- [Texto de leitura]
---

Dilma deflagra ação contra impeachment
Advogado da campanha presidencial pede parecer jurídico para rebater impedimento
Simone Iglesias - O Globo
- BRASÍLIA- A presidente Dilma Rousseff deu início à sua estratégia de defesa jurídica contra um eventual processo de impeachment. Com a expectativa de o presidente da Câmara, Eduardo Cunha ( PMDB- RJ), decidir nesta terça- feira se abrirá ou não uma ação pelo afastamento da petista, Flávio Caetano, advogado da chapa Dilma e Michel Temer, recebeu ontem um parecer dos juristas Celso Antônio Bandeira de Mello e Fábio Konder Comparato. O documento servirá de base para a defesa no Tribunal Superior Eleitoral ( TSE) e também contra ação baseada na rejeição das contas de Dilma de 2014 pelo Tribunal de Contas da União ( TCU). Além disso, um grupo de deputados do PT já entrou com mandado de segurança no Supremo Tribunal Federal ( STF) contra o rito de tramitação dos pedidos de impeachment, anunciado por Cunha.
No parecer, encomendado por Caetano, Mello e Comparato sustentam que a reprovação das contas da presidente pelo TCU não constitui crime de responsabilidade, sendo insuficiente para a abertura de um processo de impeachment. Eles também afirmam que o TSE não tem poder para, eventualmente, cassar os mandatos.
Este documento servirá como primeiro passo para sustentar movimentações jurídicas mais “contundentes” contra o impeachment, segundo disse ao GLOBO um dos integrantes do grupo de defesa de Dilma.
No pedido de resposta dos juristas, Flávio Caetano fez cinco questionamentos. O primeiro deles trata sem nenhuma reserva do impeachment:
“Qual o alcance e o significado do artigo do artigo 86 parágrafo 4 da Constituição?”, questiona Caetano. Este artigo diz o seguinte: “admitida a acusação contra a presidente da República, por dois terços da Câmara dos Deputados, será ele submetido a julgamento perante o STF nas infrações penais comuns, ou perante o Senado, nos crimes de responsabilidade.”
Na resposta, os dois juristas dizem “sem a menor hesitação” que a atual pretensão de impeachment, em termos jurídicos, é “literalmente absurda”.

---

- [Dados fornecidos]
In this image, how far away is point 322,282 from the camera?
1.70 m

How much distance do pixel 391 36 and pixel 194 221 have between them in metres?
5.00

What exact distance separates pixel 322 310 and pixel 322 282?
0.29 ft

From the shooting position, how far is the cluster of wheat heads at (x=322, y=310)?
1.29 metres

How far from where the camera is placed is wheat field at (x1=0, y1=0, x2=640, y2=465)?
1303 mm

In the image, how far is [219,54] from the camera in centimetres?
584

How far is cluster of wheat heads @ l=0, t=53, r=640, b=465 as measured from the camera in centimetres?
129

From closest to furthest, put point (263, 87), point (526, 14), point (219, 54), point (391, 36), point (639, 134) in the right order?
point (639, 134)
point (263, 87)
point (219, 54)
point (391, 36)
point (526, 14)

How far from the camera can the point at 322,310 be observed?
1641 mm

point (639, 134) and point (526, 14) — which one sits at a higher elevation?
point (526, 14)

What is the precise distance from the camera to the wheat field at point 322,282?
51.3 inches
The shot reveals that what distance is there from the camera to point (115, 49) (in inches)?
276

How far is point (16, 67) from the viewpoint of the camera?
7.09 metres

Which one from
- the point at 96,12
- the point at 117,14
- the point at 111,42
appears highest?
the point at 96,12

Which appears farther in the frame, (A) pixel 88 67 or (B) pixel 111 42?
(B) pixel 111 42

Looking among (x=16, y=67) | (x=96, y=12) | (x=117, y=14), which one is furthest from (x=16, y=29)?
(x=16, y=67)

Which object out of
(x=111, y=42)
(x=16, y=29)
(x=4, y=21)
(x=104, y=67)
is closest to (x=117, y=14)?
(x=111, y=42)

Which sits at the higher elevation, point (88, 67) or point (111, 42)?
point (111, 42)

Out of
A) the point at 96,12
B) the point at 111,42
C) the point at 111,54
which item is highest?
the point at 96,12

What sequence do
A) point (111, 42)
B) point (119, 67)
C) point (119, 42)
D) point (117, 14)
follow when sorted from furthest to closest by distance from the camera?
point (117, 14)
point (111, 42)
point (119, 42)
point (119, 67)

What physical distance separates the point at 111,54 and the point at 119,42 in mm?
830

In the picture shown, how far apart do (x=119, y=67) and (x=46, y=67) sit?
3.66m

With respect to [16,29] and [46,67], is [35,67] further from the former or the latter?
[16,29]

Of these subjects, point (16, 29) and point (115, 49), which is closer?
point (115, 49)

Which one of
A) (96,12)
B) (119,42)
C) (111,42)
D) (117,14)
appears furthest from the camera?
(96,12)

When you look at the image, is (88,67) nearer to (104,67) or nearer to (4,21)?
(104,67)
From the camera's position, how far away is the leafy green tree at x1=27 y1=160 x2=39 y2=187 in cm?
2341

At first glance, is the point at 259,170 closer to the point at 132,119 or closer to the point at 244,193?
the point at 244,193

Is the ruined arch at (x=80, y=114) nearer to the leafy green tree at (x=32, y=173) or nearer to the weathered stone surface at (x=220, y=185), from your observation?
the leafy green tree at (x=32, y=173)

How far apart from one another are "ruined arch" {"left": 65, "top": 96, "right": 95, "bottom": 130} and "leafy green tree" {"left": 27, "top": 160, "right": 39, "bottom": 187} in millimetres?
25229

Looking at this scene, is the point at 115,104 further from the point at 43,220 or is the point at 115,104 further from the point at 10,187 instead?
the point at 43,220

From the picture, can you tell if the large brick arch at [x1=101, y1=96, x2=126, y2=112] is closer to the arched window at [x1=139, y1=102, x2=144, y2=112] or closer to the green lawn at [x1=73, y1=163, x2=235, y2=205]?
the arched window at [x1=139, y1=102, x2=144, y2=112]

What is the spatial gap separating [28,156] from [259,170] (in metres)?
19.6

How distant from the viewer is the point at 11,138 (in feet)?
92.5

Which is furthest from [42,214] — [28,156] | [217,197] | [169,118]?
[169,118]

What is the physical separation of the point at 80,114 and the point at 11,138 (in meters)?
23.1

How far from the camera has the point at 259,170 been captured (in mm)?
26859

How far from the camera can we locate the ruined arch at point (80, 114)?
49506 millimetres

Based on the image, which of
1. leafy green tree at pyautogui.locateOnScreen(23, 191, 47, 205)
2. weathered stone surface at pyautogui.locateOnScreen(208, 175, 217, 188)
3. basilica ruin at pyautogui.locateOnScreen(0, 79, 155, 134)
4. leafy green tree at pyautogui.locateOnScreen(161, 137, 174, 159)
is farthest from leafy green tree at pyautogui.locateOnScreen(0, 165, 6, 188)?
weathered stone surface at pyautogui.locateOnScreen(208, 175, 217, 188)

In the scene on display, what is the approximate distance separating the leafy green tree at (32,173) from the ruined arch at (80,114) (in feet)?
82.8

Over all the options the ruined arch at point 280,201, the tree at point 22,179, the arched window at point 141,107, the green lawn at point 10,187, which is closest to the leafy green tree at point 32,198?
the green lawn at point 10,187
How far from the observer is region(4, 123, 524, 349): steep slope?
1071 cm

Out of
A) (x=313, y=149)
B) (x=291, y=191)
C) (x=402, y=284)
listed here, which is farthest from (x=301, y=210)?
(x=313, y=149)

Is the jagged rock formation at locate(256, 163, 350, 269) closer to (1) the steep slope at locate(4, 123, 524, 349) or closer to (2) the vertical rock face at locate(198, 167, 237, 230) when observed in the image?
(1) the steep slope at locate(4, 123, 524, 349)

---

- [Tarefas do exercício]
1: Transcreva, por favor, o trecho da notícia sobre a defesa de Dilma que vai de "No parecer, encomendado" até "cassar os mandatos.".
2: Segundo a notícia sobre a defesa de Dilma, quantos questionamentos Flávio Caetano fez no pedido de resposta aos juristas?

- [Respostas]
1:
No parecer, encomendado por Caetano, Mello e Comparato sustentam que a reprovação das contas da presidente pelo TCU não constitui crime de responsabilidade, sendo insuficiente para a abertura de um processo de impeachment. Eles também afirmam que o TSE não tem poder para, eventualmente, cassar os mandatos.

2: Cinco questionamentos.